**QUOTED PASSAGE:**
+--

United States District Court, D. Delaware

April 21, 2014

INTELLECTUAL VENTURES I LLC et al., Plaintiffs,
v.
XILINX, INC. Defendant.

MEMORANDUM ORDER

LEONARD P. STARK, District Judge.

Pending before the Court is Defendant Xilinx, Inc.'s Motion for Summary Judgment on Damages and Willfulness. (D.I. 472) For the reasons below, the motion is GRANTED IN PART and DENIED IN PART.

1. This is a patent infringement action originally brought by Intellectual Ventures I and II ("IV") against Xilinx and three other parties. (D.I. 1, 17) All parties except Xilinx have been dismissed. ( See D.I. 214, 259, 514) IV alleges that certain Xilinx products infringe U.S. Patent Nos. 6, 993, 669 ("the '669 Patent"), 5, 687, 325 ("the '325 Patent"), 6, 260, 087 ("the '087 Patent"), and 6, 272, 646 ("the '646 Patent") (collectively, "the Patents-in-Suit"). (D.I. 17) Fact and expert discovery are closed. ( See D.I. 429, 430) The Court issued a claim construction order on July 26, 2013. (D.I. 416) Trial is set for May 12, 2014. (D.I. 111 at 10) The Court heard oral argument on the pending motion on April 2, 2014. ( See Transcript ("Tr."))

2. In the present motion, Xilinx asks the Court to find, as a matter of law, that IV cannot prove:

(a) any damages, because its only support for damages comes from inadmissible expert opinion;
(b) any damages for induced infringement, because IV has no evidence concerning the actual use of the accused products;
(c) pre-suit damages for induced infringement, willful infringement, or enhanced damages;
(d) willful infringement, due to failure to satisfy the objective prong of willfulness; and
(e) that damages should include distributor sales. (DJ. 473 at 1)

3. Concurrent with the present motion for summary judgment, Xilinx filed a Daubert motion to exclude the testimony of Plaintiffs sole damages expert, Michael J. Wagner. (DJ. 470) By separate Memorandum Order, the Court has now granted that motion, thereby excluding Wagner's expert testimony for being unreliable. (DJ. 593) Subsequently, the Court sought the parties' proposals as to how to proceed, and IV represented that "ample proof still exists upon which a jury could calculate royalty damages that are reasonable based on the evidence to be presented at trial." (DJ. 596 at 2) The Court denied IV's request to supplement its damages report and ordered that "the case... proceed to trial on the current schedule and on all issues, subject to" rulings on the pending motions (D.I. 598), including the present motion.

4. Pursuant to Federal Rule of Civil Procedure 56(a), a movant is entitled to summary judgment "if the movant shows that there is no genuine dispute as to any material fact and the movant is entitled to judgment as a matter of law." "One of the principal purposes of the summary judgment rule is to isolate and dispose of factually unsupported claims or defenses." Celotex Corp. v. Catrett, 477 U.S. 317, 323-24 (1986).

+--

**DATA SECTION:**
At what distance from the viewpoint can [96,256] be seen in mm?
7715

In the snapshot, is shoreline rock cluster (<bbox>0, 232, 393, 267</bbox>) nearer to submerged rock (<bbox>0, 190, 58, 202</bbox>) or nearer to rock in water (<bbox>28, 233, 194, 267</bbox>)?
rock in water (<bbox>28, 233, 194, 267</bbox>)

+--

**INSTRUCTIONS:**
1. Using the Xilinx memorandum order, answer these:
(a) How did the Court rule on Xilinx's Motion for Summary Judgment on Damages and Willfulness?
(b) On what date was trial set?
(c) Who was the plaintiffs' sole damages expert?
2. Continue the Xilinx memorandum order from its last sentence.

**RESULTS FOR EACH TASK:**
1.
(a) The motion was granted in part and denied in part.
(b) May 12, 2014.
(c) Michael J. Wagner.

2.
"When the moving party has carried its burden... the nonmoving party must come forward with "specific facts showing that there is a genuine issue for trial. " Matsushita Elec. Indus. Co., Ltd. v. Zenith Radio Corp., 475 U.S. 574, 586-87 (1986) (emphasis in original; internal quotation marks omitted). The non-moving party must demonstrate more than "some metaphysical doubt as to the material facts." Id. at 586. "The mere existence of a scintilla of evidence in support of the plaintiffs position will be insufficient." Anderson v. Liberty Lobby, 477 U.S. 242, 252 (1986). "The movant is entitled to summary judgment where the nonmoving party has failed to make a sufficient showing on an essential element of her case with respect to which she has the burden of proof.'" Scheibe v. Fort James Corp., 276 F.Supp.2d 246, 253 (D. Del. 2003) (quoting Celotex, 477 U.S. at 322-23).

5. The Court now addresses each of the five grounds on which Xilinx has moved for summary judgment.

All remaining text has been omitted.